Exercise objective:
Write the data out again, character for character, with no images.

Dataset content:
• • •
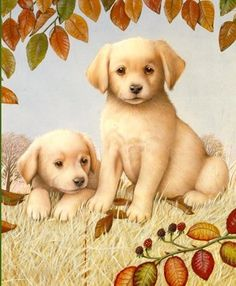 peintres debbie cook - Page 5 Animals And Pets, Cute Animals, Paws And Claws, Kittens And Puppies, Dog Paintings, Puppy Pictures, Illustrations, Cute Illustration, Dog Art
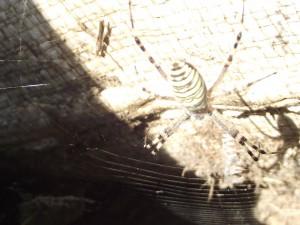 В Запорожье из-за жары активизировались ядовитые пауки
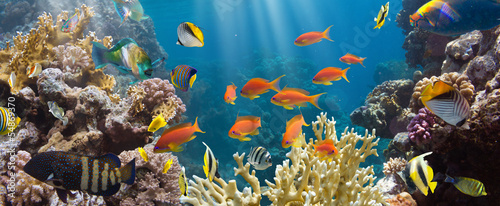 Coral and fish - 54869370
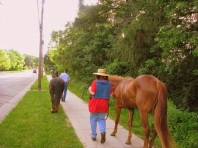 Heading back to the barn.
• • •
Answer section:
 peintres debbie cook - Page 5 Animals And Pets, Cute Animals, Paws And Claws, Kittens And Puppies, Dog Paintings, Puppy Pictures, Illustrations, Cute Illustration, Dog Art
 В Запорожье из-за жары активизировались ядовитые пауки
 Coral and fish - 54869370
 Heading back to the barn.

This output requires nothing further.